Reproduce the listing that follows with no differences at all.

• _Excerpted data_
———

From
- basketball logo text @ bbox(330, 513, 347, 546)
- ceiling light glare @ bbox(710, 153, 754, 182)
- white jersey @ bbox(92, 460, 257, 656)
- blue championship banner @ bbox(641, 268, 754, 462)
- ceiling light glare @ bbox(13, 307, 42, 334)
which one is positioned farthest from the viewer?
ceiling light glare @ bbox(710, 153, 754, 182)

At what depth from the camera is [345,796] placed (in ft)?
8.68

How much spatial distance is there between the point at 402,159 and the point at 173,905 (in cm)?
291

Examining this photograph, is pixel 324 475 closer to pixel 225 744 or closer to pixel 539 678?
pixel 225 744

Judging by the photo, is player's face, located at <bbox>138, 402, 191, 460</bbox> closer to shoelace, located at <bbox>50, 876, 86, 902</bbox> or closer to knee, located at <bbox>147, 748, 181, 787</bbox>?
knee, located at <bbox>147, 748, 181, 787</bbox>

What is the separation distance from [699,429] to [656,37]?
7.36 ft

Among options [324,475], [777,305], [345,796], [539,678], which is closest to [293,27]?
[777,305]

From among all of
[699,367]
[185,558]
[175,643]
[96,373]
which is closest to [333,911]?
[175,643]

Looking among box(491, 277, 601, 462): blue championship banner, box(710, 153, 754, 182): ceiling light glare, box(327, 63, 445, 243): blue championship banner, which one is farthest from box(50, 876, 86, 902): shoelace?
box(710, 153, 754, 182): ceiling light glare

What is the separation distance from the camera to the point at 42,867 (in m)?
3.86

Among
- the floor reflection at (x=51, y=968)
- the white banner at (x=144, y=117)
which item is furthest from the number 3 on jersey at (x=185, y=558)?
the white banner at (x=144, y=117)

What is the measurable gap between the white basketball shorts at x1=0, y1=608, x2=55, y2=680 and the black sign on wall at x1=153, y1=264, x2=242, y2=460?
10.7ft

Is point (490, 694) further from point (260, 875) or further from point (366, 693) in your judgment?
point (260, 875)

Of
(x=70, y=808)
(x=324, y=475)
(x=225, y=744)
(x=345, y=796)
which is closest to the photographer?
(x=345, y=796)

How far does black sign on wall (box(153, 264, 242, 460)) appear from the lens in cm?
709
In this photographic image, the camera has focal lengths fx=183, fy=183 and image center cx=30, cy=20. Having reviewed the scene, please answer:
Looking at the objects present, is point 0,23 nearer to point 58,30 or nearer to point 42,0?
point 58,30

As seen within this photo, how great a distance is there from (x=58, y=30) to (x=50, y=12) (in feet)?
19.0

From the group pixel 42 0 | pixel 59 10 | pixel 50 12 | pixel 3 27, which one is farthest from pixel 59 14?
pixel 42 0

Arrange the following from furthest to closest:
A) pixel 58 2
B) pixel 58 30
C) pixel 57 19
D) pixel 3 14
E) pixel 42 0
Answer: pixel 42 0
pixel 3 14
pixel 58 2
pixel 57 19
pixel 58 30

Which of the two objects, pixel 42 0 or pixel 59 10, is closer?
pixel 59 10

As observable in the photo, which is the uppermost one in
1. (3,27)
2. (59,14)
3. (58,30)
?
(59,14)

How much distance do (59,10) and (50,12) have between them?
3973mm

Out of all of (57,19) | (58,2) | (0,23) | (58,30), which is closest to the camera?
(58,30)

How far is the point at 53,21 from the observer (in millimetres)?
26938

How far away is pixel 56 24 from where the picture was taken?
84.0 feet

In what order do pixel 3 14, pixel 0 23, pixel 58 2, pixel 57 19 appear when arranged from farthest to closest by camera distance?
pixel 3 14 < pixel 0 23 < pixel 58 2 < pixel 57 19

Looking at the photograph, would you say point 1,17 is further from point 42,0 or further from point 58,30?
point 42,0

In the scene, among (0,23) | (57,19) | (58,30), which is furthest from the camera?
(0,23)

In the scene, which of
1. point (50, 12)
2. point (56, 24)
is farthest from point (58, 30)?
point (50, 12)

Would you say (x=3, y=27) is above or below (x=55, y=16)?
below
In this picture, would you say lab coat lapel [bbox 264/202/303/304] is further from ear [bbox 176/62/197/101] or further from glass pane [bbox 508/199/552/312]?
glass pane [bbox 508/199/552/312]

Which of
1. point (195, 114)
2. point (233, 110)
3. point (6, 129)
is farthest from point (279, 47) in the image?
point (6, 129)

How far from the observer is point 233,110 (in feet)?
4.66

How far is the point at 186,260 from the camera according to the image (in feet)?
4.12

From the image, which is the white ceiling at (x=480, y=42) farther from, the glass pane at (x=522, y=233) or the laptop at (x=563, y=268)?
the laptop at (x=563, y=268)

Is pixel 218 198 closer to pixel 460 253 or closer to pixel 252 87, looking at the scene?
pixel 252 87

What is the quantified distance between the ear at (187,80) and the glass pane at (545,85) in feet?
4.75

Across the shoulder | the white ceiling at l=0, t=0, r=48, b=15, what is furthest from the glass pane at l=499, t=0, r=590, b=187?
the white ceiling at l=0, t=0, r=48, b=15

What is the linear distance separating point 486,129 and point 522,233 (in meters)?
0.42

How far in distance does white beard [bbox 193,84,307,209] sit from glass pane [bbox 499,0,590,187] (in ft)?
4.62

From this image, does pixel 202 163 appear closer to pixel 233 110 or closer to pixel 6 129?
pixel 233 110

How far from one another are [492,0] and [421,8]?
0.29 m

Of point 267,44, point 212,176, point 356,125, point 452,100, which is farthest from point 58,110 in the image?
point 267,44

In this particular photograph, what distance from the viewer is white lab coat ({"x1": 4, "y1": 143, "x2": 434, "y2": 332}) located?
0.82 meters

———

• _Full response_
From
- basketball logo text @ bbox(330, 513, 347, 546)
- ceiling light glare @ bbox(710, 153, 754, 182)
- white jersey @ bbox(92, 460, 257, 656)
- blue championship banner @ bbox(641, 268, 754, 462)
- ceiling light glare @ bbox(13, 307, 42, 334)
which one is positioned farthest from the viewer?
ceiling light glare @ bbox(710, 153, 754, 182)

At what depth from the camera is [345,796] placed (in ft)?
8.68

How much spatial distance is there between the point at 402,159 and the point at 173,905 (in cm)?
291

Examining this photograph, is pixel 324 475 closer to pixel 225 744 or closer to pixel 539 678?
pixel 225 744

Judging by the photo, is player's face, located at <bbox>138, 402, 191, 460</bbox> closer to shoelace, located at <bbox>50, 876, 86, 902</bbox> or closer to knee, located at <bbox>147, 748, 181, 787</bbox>?
knee, located at <bbox>147, 748, 181, 787</bbox>

What is the separation distance from [699,429] to [656,37]?
7.36 ft

Among options [324,475], [777,305], [345,796], [539,678], which is closest to [293,27]?
[777,305]

From among all of
[699,367]
[185,558]
[175,643]
[96,373]
which is closest to [333,911]?
[175,643]

Looking among box(491, 277, 601, 462): blue championship banner, box(710, 153, 754, 182): ceiling light glare, box(327, 63, 445, 243): blue championship banner, which one is farthest from box(50, 876, 86, 902): shoelace?
box(710, 153, 754, 182): ceiling light glare

What is the separation distance from the camera to the point at 42,867 (in m)?
3.86

Among
- the floor reflection at (x=51, y=968)
- the white banner at (x=144, y=117)
which item is furthest from the number 3 on jersey at (x=185, y=558)?
the white banner at (x=144, y=117)

What is the measurable gap between the white basketball shorts at x1=0, y1=608, x2=55, y2=680 and the black sign on wall at x1=153, y1=264, x2=242, y2=460?
10.7ft

Is point (490, 694) further from point (260, 875) or further from point (366, 693) in your judgment?
point (260, 875)

Of
(x=70, y=808)
(x=324, y=475)
(x=225, y=744)
(x=345, y=796)
which is closest to the photographer?
(x=345, y=796)

How far does black sign on wall (box(153, 264, 242, 460)) appear from the lens in cm?
709
In this photographic image, the camera has focal lengths fx=183, fy=183 and image center cx=30, cy=20. Having reviewed the scene, please answer:
Looking at the objects present, is point 0,23 nearer to point 58,30 or nearer to point 42,0?
point 58,30

As seen within this photo, how great a distance is there from (x=58, y=30) to (x=50, y=12) (in feet)?
19.0

From the group pixel 42 0 | pixel 59 10 | pixel 50 12 | pixel 3 27, which one is farthest from pixel 59 14?
pixel 42 0

Arrange the following from furthest to closest:
A) pixel 58 2
B) pixel 58 30
C) pixel 57 19
D) pixel 3 14
E) pixel 42 0
Answer: pixel 42 0
pixel 3 14
pixel 58 2
pixel 57 19
pixel 58 30

Which of the two objects, pixel 42 0 or pixel 59 10, is closer?
pixel 59 10

As observable in the photo, which is the uppermost one in
1. (3,27)
2. (59,14)
3. (58,30)
?
(59,14)

How much distance do (59,10) and (50,12) have between them?
3973mm

Out of all of (57,19) | (58,2) | (0,23) | (58,30), which is closest to the camera?
(58,30)

How far is the point at 53,21 from the observer (in millimetres)?
26938

How far away is pixel 56 24 from where the picture was taken?
84.0 feet

In what order do pixel 3 14, pixel 0 23, pixel 58 2, pixel 57 19 appear when arranged from farthest to closest by camera distance?
pixel 3 14 < pixel 0 23 < pixel 58 2 < pixel 57 19

Looking at the photograph, would you say point 1,17 is further from point 42,0 or further from point 58,30?
point 42,0

In the scene, among (0,23) | (57,19) | (58,30), which is furthest from the camera?
(0,23)

In the scene, which of
1. point (50, 12)
2. point (56, 24)
is farthest from point (58, 30)?
point (50, 12)

Would you say (x=3, y=27) is above or below (x=55, y=16)?
below
In this picture, would you say lab coat lapel [bbox 264/202/303/304] is further from ear [bbox 176/62/197/101] or further from glass pane [bbox 508/199/552/312]?
glass pane [bbox 508/199/552/312]

Which of
1. point (195, 114)
2. point (233, 110)
3. point (6, 129)
is farthest from point (279, 47) in the image?
point (6, 129)

How far from the observer is point 233,110 (in feet)?
4.66

How far is the point at 186,260 from the camera according to the image (in feet)?
4.12

From the image, which is the white ceiling at (x=480, y=42) farther from, the glass pane at (x=522, y=233) or the laptop at (x=563, y=268)?
the laptop at (x=563, y=268)

Is pixel 218 198 closer to pixel 460 253 or closer to pixel 252 87, looking at the scene?
pixel 252 87

What is the quantified distance between the ear at (187,80) and the glass pane at (545,85) in feet?
4.75

Across the shoulder | the white ceiling at l=0, t=0, r=48, b=15, what is furthest from the glass pane at l=499, t=0, r=590, b=187?
the white ceiling at l=0, t=0, r=48, b=15

What is the linear distance separating point 486,129 and point 522,233 (in meters)?
0.42

How far in distance does white beard [bbox 193,84,307,209] sit from glass pane [bbox 499,0,590,187] (in ft)?
4.62

From this image, does pixel 202 163 appear closer to pixel 233 110 or closer to pixel 6 129?
pixel 233 110

How far from one another are [492,0] and [421,8]?
0.29 m

Of point 267,44, point 212,176, point 356,125, point 452,100, which is farthest from point 58,110 in the image?
point 267,44

In this particular photograph, what distance from the viewer is white lab coat ({"x1": 4, "y1": 143, "x2": 434, "y2": 332}) located?
0.82 meters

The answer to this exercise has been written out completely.